======== The data

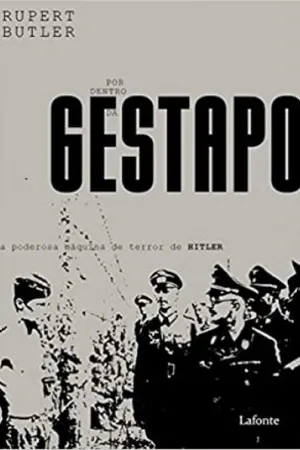 Por dentro da Gestapo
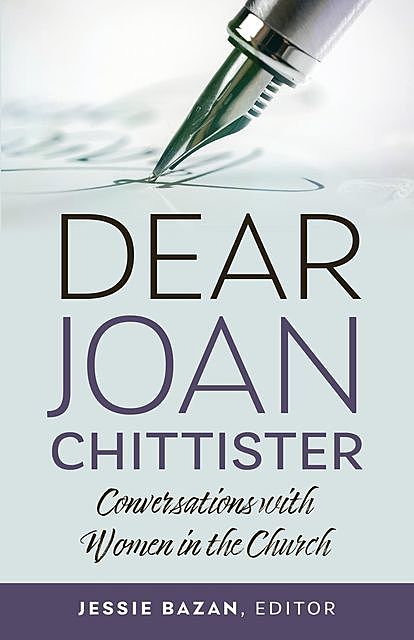 Dear Joan Chittister, Joan Chittister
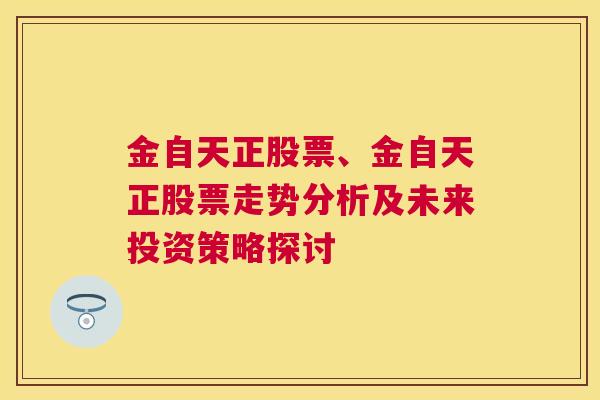 金自天正股票、金自天正股票走势分析及未来投资策略探讨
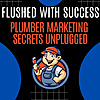 Flushed with Success: Plumber Marketing Secrets Unplugged
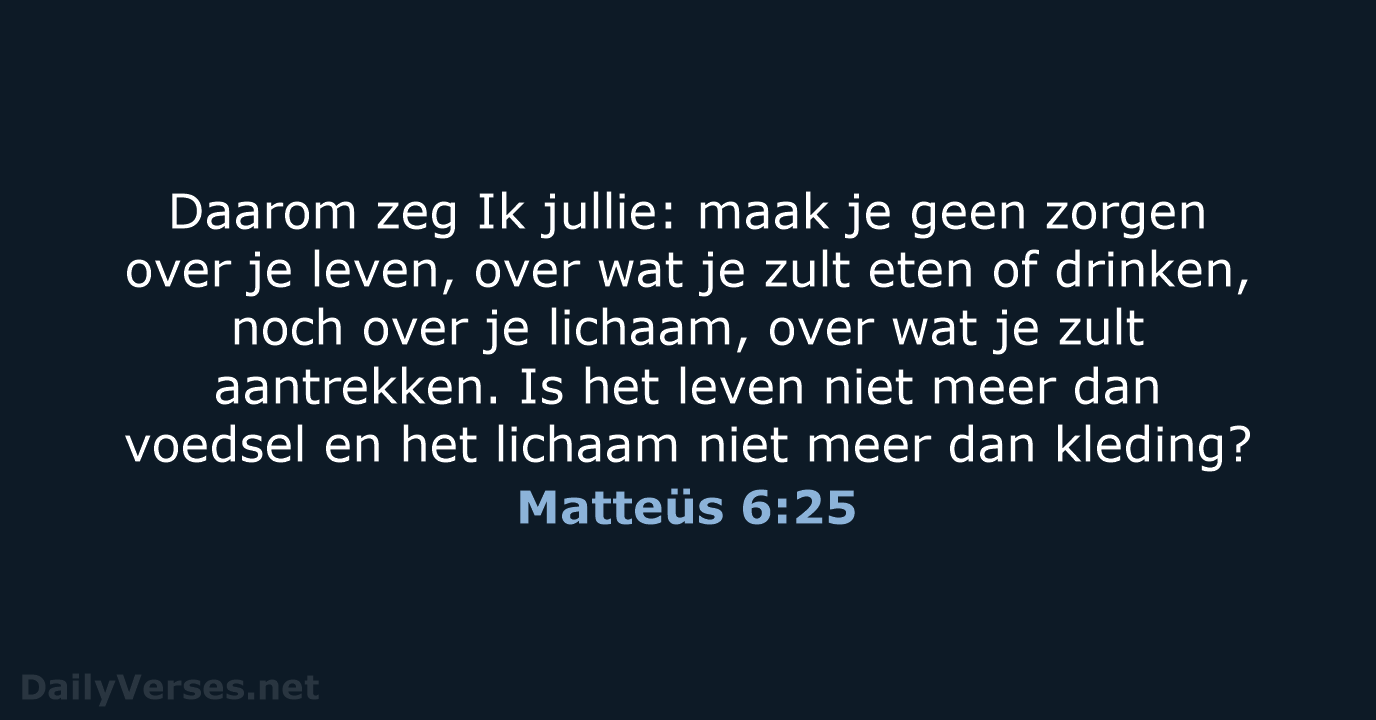 Matteüs 6:25 - NBV21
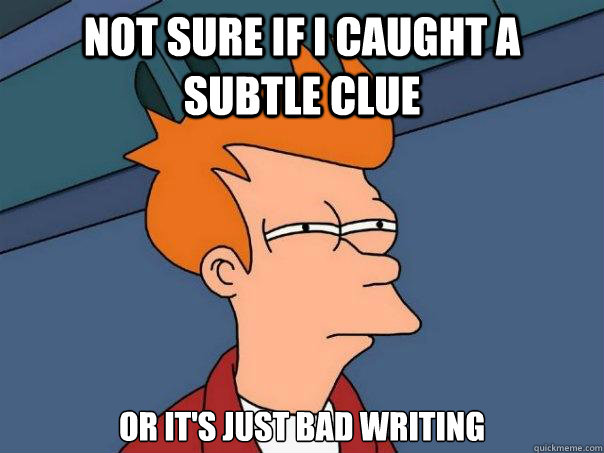 not sure if i caught a subtle clue or it's just bad writing  Futurama Fry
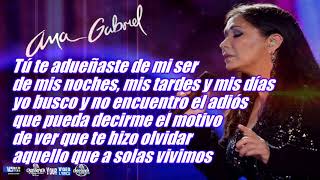 Sin Problemas Ana Gabriel Letra [upl. by Llerrut]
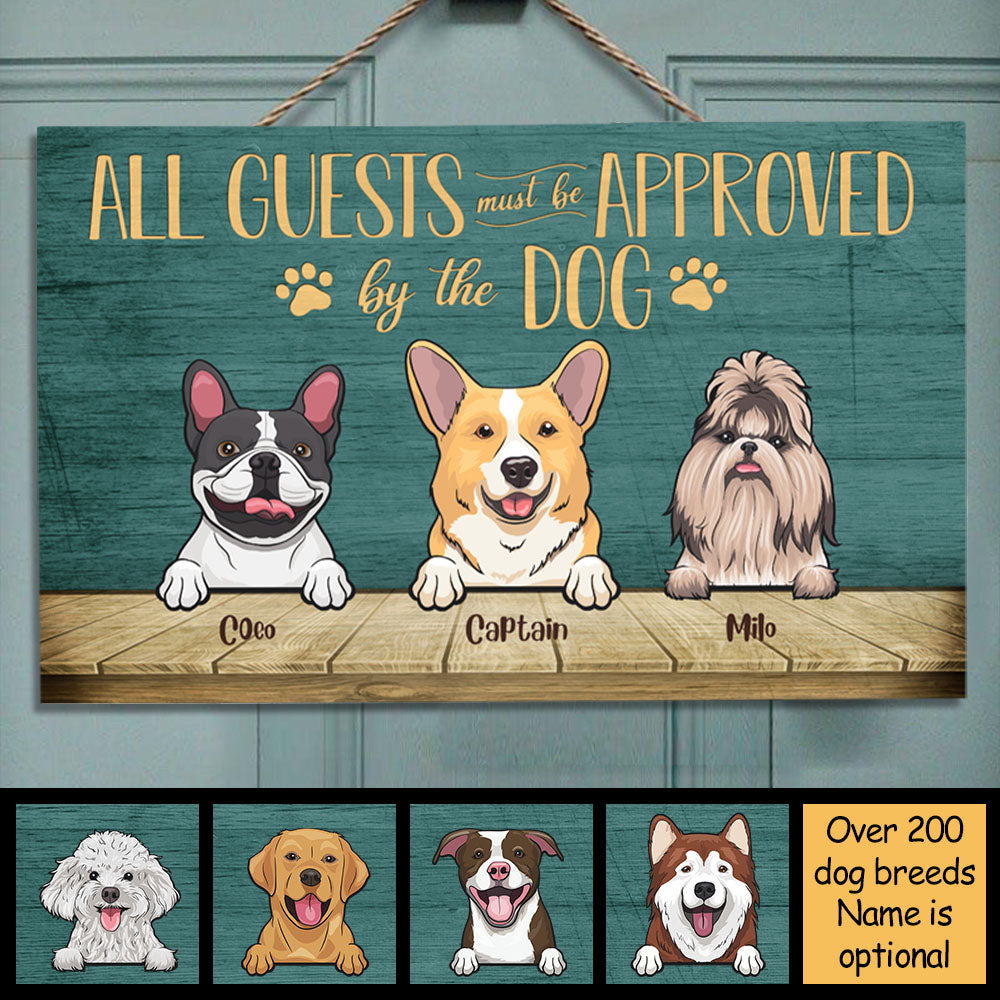 All Guests Must Be Approved By The Dog - Personalized Rectangle Sign.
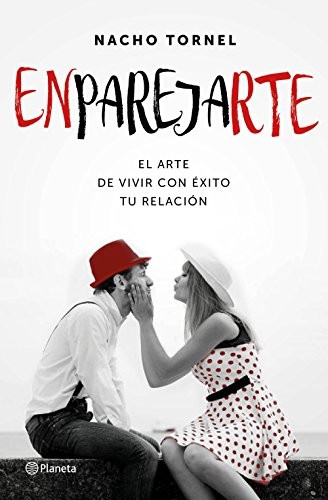 Tornel, N: Enparejarte : el arte de vivir con éxito tu relac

================

Work order: Return every entry from the listing above exactly as it stands, leaving out any picture.

Completed task:
 Por dentro da Gestapo
 Dear Joan Chittister, Joan Chittister
 金自天正股票、金自天正股票走势分析及未来投资策略探讨
 Flushed with Success: Plumber Marketing Secrets Unplugged
 Matteüs 6:25 - NBV21
 not sure if i caught a subtle clue or it's just bad writing  Futurama Fry
 Sin Problemas Ana Gabriel Letra [upl. by Llerrut]
 All Guests Must Be Approved By The Dog - Personalized Rectangle Sign.
 Tornel, N: Enparejarte : el arte de vivir con éxito tu relac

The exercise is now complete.